Can you quote the following material word for word, from start to finish, without the pictures?

--- Provided data ---

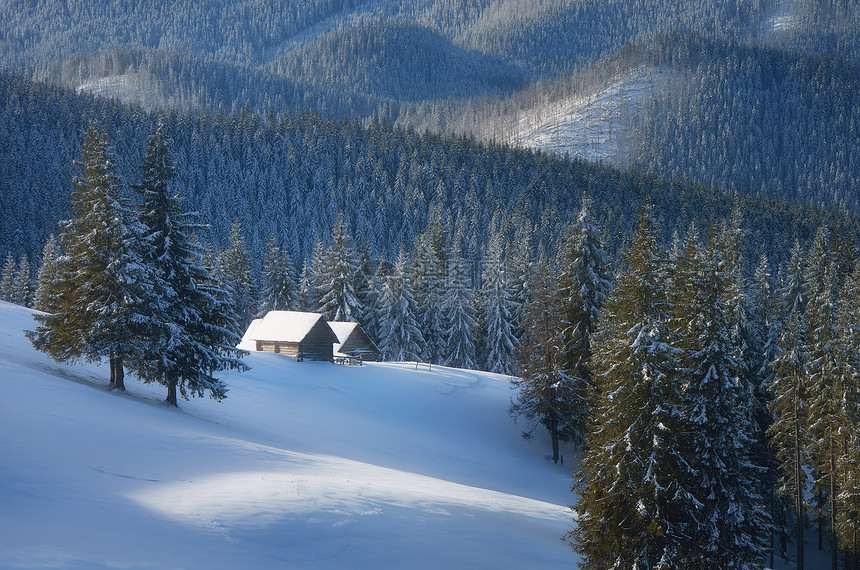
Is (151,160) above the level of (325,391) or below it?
above

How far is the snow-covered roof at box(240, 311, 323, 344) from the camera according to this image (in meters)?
50.5

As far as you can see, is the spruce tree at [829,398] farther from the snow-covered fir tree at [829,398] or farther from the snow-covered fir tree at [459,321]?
the snow-covered fir tree at [459,321]

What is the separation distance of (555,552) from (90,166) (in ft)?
69.2

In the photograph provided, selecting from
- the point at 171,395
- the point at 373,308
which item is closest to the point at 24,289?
the point at 373,308

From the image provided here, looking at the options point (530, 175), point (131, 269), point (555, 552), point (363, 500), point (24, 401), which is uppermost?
point (530, 175)

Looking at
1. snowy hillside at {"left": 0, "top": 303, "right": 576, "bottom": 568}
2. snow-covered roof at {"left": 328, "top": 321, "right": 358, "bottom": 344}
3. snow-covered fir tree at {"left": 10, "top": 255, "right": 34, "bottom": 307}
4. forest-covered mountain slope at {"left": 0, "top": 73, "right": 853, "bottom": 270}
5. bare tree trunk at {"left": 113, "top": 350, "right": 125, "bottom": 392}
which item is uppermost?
forest-covered mountain slope at {"left": 0, "top": 73, "right": 853, "bottom": 270}

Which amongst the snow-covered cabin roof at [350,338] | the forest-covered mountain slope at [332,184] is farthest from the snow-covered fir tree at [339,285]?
the forest-covered mountain slope at [332,184]

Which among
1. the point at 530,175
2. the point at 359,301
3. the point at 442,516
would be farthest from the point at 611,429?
the point at 530,175

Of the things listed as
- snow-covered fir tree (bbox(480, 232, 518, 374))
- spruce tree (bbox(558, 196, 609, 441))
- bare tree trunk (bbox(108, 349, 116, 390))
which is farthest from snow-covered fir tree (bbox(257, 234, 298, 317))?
bare tree trunk (bbox(108, 349, 116, 390))

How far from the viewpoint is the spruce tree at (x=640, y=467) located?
18.3m

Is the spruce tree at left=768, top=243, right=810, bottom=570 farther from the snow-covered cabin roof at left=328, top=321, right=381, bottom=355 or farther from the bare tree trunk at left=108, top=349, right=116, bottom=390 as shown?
the snow-covered cabin roof at left=328, top=321, right=381, bottom=355

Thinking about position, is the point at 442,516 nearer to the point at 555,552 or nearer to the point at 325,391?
the point at 555,552

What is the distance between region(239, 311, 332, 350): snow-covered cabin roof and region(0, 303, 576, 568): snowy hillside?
1379 centimetres

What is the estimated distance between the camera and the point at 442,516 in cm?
1866
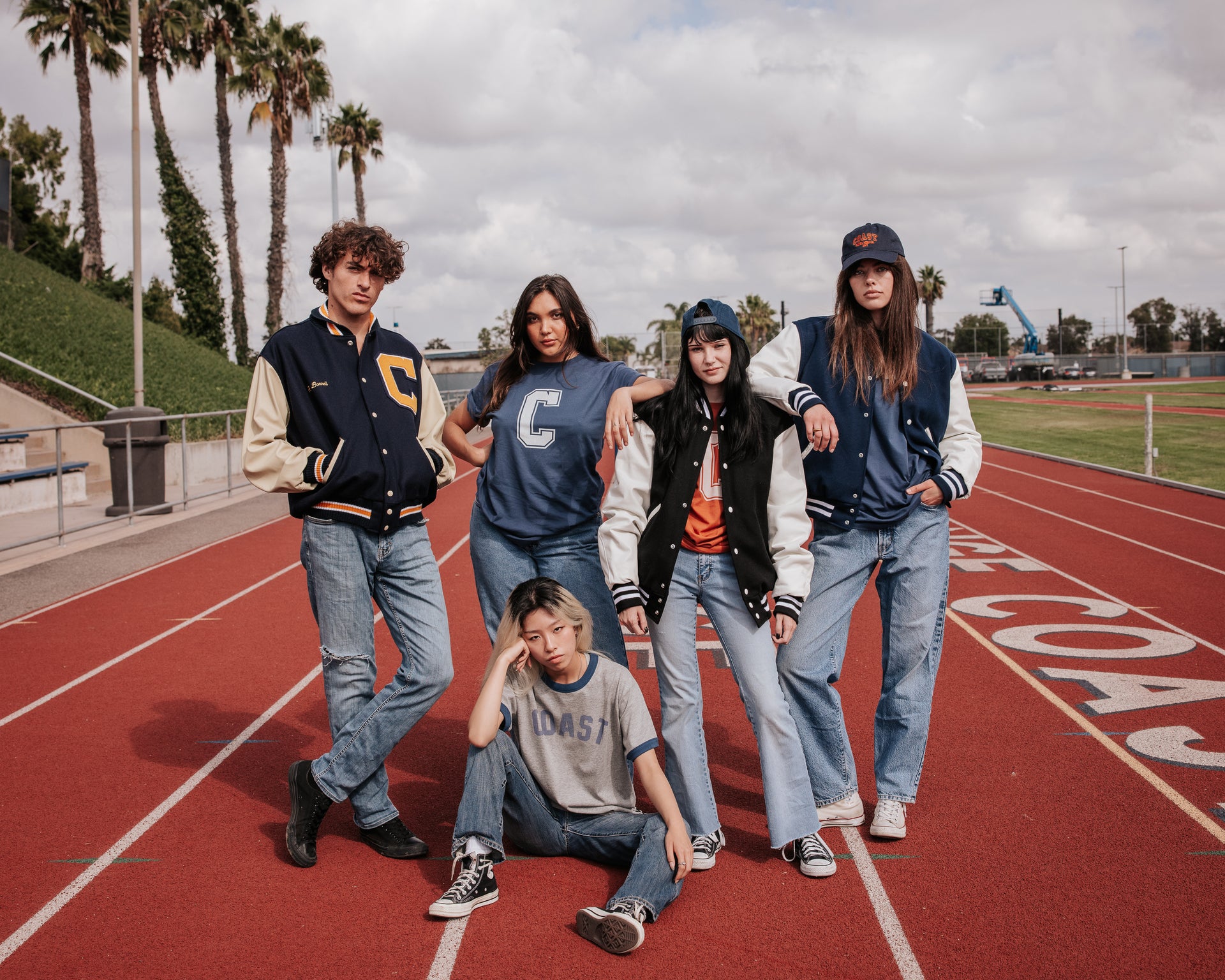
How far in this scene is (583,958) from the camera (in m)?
3.15

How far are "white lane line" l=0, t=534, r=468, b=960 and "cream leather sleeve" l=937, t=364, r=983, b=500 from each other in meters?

---

→ **Worked solution**
Is (151,160) above the level of (325,391) or below it?
above

How far is the snow-covered roof at box(240, 311, 323, 344) from the camera according to this image (in meters)?
50.5

As far as you can see, is the spruce tree at [829,398] farther from the snow-covered fir tree at [829,398] or farther from the snow-covered fir tree at [459,321]?
the snow-covered fir tree at [459,321]

What is the separation distance of (555,552) from (90,166) (in ft)?
69.2

In the photograph provided, selecting from
- the point at 171,395
- the point at 373,308
which item is closest to the point at 24,289?
the point at 373,308

From the image provided here, looking at the options point (530, 175), point (131, 269), point (555, 552), point (363, 500), point (24, 401), which is uppermost?
point (530, 175)

Looking at
1. snowy hillside at {"left": 0, "top": 303, "right": 576, "bottom": 568}
2. snow-covered roof at {"left": 328, "top": 321, "right": 358, "bottom": 344}
3. snow-covered fir tree at {"left": 10, "top": 255, "right": 34, "bottom": 307}
4. forest-covered mountain slope at {"left": 0, "top": 73, "right": 853, "bottom": 270}
5. bare tree trunk at {"left": 113, "top": 350, "right": 125, "bottom": 392}
which item is uppermost?
forest-covered mountain slope at {"left": 0, "top": 73, "right": 853, "bottom": 270}

Which amongst the snow-covered cabin roof at [350,338] | the forest-covered mountain slope at [332,184] is farthest from the snow-covered fir tree at [339,285]?
the forest-covered mountain slope at [332,184]

Which among
1. the point at 530,175
2. the point at 359,301
3. the point at 442,516
would be farthest from the point at 611,429?
the point at 530,175

Of the things listed as
- snow-covered fir tree (bbox(480, 232, 518, 374))
- spruce tree (bbox(558, 196, 609, 441))
- bare tree trunk (bbox(108, 349, 116, 390))
which is farthest from snow-covered fir tree (bbox(257, 234, 298, 317))?
bare tree trunk (bbox(108, 349, 116, 390))

How far from the viewpoint is the spruce tree at (x=640, y=467) located?
18.3m

Is the spruce tree at left=768, top=243, right=810, bottom=570 farther from the snow-covered cabin roof at left=328, top=321, right=381, bottom=355 or farther from the bare tree trunk at left=108, top=349, right=116, bottom=390 as shown?
the snow-covered cabin roof at left=328, top=321, right=381, bottom=355

Thinking about position, is the point at 442,516 nearer to the point at 555,552 or nearer to the point at 325,391?
the point at 555,552

What is the distance between region(239, 311, 332, 350): snow-covered cabin roof and region(0, 303, 576, 568): snowy hillside?
1379 centimetres

What is the estimated distance between the camera and the point at 442,516 in cm?
1866
How far in this scene is (583,958) from the camera (in m)?
3.15

How far are "white lane line" l=0, t=534, r=468, b=960 and "cream leather sleeve" l=937, t=364, r=983, b=500 from each other in meters?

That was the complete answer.